:: SOURCE EXCERPT ::
The impasse deepened into a crisis just as U.S. Secretary of State John F. Kerry was working on a three-way deal that would extend talks and allow the prisoner release. Kerry canceled his planned return to the region Wednesday and negotiating teams met with American mediator Martin Indyk overnight for a long session that local media described as particularly stormy.

Israel’s chief negotiator, Justice Minister Tzipi Livni, told her counterparts that Israel will not be able to go ahead with the release in light of the new circumstances created by the Palestinian move, and called on the Palestinian Authority to retract its applications.

Some Israeli officials threatened punitive measures. Deputy Foreign Minister Zeev Elkin told Israeli media Thursday that Israel has plenty of leverage it can employ to show the Palestinians that unilateralism “doesn’t pay off.” Among the possible measures, Elkin listed financial pressures, settlement construction and even partial annexation of West Bank areas.

:: GIVEN INFORMATION ::

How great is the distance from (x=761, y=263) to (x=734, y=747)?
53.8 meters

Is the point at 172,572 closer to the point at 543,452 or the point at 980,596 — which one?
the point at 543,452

:: GOALS ::
A. Please list every person the excerpt on the stalled peace talks names, along with the title or role it gives each.
B. According to the excerpt on the stalled peace talks, what did Kerry cancel on Wednesday?

:: SOLUTIONS TO THE EXERCISE ::
A.
- John F. Kerry, U.S. Secretary of State
- Martin Indyk, American mediator
- Tzipi Livni, Justice Minister and Israel's chief negotiator
- Zeev Elkin, Deputy Foreign Minister

B. He canceled his planned return to the region.